Den des friedlichen Konsenses, wovon die meisten, zumindest bis zu seiner denkwürdigen Predigt – und merkwürdigerweise danach immer noch –, ausgehen. Oder wird er sich tatsächlich als der konsequente Befürworter einer beinharten Auseinandersetzung erweisen, deren Ausgang natürlich nur in einem für die Kirche siegreichen bestehen dürfte?
Wobei letzteres von einer nicht ganz kleinen, aber im Moment noch stillen Minderheit der Hardliner erwartet, erhofft und geradezu herbeigesehnt wird …
KREUZZEICHEN
„ … und des Sohnes, …“
Nach Jahren und Jahrzehnten angeblicher und leider auch realer, punktuell immer aufs Neue aufflackernder „Glaubenskriege“ zwischen Christen und Moslems sowie zwischen Muslimen und Muslimen, ohne ein endgültiges Ergebnis, hat sich unter den einst Gewaltbereiten ein deutlich spürbarer Überdruss breit gemacht. Und zwar auf allen Seiten.
„Inzwischen sind, Allah sei gepriesen, die Selbstmordattentäter eines pervertierten Islam ausgestorben“, behauptet etwa ein hoher Imam an der Großen Moschee von Köln gegenüber Manfred Weidenmann, einem Starreporter und -moderator des ZDF, in einem zur besten Sendezeit ausgestrahlten Fernsehinterview.
Recht hat er! Kein vernünftiger junger Mensch ist noch, anders als beispielsweise noch vor zwanzig Jahren, ohne weiteres dafür zu begeistern, sein eigenes und das Leben anderer für eine irrwitzige, pseudoreligiös verschleierte Idee zu opfern.

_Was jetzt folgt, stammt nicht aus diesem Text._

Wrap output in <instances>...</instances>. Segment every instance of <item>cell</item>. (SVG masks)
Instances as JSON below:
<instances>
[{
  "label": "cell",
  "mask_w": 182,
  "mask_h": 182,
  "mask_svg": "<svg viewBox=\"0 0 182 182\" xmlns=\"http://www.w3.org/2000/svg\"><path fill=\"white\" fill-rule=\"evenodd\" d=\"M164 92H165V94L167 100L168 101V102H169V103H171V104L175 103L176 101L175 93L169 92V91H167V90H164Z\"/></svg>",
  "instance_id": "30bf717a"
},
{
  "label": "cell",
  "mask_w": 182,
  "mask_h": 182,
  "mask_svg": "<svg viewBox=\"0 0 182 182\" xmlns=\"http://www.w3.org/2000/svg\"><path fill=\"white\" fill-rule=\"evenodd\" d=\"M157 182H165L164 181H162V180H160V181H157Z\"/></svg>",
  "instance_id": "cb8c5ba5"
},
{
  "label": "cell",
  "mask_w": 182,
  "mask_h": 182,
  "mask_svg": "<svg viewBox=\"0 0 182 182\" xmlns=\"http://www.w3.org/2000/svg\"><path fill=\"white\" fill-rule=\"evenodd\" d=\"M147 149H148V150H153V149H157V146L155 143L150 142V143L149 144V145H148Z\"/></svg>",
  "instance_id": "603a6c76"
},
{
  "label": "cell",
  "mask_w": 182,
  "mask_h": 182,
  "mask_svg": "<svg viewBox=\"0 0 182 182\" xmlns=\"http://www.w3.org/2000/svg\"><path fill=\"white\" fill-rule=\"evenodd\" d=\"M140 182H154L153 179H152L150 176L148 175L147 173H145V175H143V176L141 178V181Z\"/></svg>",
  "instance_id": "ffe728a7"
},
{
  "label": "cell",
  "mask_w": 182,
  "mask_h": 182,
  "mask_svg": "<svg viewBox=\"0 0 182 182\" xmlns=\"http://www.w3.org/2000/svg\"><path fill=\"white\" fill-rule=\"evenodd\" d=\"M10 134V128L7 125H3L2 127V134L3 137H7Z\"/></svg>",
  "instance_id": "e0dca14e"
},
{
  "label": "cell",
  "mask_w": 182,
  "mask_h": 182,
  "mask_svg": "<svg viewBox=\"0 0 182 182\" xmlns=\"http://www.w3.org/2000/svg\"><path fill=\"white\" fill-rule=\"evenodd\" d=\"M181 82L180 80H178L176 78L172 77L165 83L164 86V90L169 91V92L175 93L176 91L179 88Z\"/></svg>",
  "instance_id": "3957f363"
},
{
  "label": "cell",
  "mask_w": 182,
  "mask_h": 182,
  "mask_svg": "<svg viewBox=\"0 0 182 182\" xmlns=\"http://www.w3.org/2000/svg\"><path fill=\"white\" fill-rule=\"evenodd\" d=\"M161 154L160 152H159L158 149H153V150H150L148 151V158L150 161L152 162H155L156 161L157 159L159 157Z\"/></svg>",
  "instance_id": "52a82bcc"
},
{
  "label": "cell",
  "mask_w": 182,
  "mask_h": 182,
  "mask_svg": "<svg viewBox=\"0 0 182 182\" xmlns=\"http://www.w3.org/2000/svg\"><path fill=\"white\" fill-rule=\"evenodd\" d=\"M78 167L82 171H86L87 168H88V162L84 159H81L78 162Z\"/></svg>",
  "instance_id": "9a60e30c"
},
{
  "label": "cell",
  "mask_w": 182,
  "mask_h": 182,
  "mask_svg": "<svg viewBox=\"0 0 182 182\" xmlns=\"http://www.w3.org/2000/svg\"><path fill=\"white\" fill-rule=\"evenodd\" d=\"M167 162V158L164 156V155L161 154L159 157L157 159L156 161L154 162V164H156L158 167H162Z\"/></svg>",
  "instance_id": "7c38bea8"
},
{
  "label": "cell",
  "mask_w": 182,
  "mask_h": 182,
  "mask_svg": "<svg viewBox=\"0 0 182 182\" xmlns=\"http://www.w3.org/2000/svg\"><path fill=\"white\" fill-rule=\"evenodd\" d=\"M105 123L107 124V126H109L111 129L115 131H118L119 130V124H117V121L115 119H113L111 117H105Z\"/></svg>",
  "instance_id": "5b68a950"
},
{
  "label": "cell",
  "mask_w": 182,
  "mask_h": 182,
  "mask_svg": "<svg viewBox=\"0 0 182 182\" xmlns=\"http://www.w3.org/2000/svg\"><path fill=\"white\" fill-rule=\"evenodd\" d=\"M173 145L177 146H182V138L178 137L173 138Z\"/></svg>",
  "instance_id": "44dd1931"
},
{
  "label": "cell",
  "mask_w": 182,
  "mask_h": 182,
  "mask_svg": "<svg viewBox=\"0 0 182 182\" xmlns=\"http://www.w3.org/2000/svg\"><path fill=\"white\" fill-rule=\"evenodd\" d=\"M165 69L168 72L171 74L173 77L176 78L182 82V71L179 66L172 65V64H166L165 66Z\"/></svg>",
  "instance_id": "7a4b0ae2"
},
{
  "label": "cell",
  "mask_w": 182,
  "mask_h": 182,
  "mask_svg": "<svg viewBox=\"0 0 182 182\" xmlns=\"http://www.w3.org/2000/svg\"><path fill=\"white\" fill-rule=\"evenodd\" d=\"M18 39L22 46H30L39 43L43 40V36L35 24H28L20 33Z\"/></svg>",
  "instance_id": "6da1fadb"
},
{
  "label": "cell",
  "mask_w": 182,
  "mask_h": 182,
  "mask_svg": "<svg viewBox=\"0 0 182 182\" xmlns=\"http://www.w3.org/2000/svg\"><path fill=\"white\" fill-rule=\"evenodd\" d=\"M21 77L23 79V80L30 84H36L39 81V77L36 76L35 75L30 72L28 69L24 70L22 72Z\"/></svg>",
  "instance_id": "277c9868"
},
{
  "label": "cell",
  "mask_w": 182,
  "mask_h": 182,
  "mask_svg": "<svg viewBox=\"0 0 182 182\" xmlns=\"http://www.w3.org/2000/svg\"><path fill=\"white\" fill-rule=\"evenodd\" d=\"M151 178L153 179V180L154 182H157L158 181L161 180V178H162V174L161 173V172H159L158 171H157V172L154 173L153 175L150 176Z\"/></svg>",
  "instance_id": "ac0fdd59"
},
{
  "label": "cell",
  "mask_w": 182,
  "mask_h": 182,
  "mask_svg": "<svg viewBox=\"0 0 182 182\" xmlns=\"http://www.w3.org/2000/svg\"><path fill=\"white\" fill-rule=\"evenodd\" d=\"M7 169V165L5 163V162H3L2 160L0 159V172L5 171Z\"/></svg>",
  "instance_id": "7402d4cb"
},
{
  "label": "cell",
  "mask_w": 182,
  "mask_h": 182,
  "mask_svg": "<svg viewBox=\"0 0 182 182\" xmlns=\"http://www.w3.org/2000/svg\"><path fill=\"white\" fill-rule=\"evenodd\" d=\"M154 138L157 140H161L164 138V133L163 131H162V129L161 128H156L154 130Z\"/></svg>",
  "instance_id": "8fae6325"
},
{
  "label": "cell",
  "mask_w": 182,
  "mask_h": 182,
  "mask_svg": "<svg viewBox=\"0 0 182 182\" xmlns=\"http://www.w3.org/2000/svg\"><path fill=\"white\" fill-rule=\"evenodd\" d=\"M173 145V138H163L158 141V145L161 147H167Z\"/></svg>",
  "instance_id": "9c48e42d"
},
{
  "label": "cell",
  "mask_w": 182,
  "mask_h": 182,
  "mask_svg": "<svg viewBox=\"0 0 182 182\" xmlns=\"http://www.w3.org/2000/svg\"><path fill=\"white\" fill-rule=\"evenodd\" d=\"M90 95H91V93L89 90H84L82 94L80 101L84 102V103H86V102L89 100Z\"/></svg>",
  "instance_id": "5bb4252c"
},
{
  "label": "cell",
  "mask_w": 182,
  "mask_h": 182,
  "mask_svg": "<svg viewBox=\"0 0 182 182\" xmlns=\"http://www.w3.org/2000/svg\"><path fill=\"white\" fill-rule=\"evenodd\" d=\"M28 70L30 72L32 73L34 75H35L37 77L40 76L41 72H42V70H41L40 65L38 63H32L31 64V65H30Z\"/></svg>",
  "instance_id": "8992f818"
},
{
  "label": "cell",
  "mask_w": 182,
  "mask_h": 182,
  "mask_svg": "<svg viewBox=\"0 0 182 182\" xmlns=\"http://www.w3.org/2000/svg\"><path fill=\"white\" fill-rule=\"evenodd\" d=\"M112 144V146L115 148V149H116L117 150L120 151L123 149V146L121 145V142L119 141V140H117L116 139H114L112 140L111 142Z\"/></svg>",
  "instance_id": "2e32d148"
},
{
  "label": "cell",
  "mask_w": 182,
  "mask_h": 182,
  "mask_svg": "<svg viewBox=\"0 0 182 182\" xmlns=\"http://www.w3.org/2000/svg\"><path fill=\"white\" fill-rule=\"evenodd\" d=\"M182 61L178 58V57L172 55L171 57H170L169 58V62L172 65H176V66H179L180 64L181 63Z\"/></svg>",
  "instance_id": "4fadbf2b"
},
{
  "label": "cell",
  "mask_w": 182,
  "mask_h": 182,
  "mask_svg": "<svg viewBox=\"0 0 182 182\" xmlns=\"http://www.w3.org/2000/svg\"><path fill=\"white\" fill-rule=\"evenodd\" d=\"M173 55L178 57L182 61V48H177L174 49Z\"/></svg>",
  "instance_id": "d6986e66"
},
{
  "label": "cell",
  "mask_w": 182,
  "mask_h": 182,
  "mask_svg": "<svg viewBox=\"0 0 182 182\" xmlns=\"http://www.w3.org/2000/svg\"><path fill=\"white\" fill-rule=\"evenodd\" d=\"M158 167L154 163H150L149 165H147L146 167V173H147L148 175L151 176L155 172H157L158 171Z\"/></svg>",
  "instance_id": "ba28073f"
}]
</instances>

Einer Wahnidee zumal, der überwiegend alte Männer des Islamischen Staates, kurz IS, zu huldigen schienen, während diese selbst gut geschützt aus der Deckung heraus Hetztiraden und todbringende Aufrufe gegen „die Ungläubigen“ unters ungebildete, dumpf-gläubige Muslimvolk streuten, die ihre meist sehr jungen männlichen Anhänger zu Tausenden das Leben kosteten – ganz abgesehen von einer Menge vollkommen Unschuldiger, die jeweils rücksichtslos und bewusst dem Verderben preisgegeben wurden.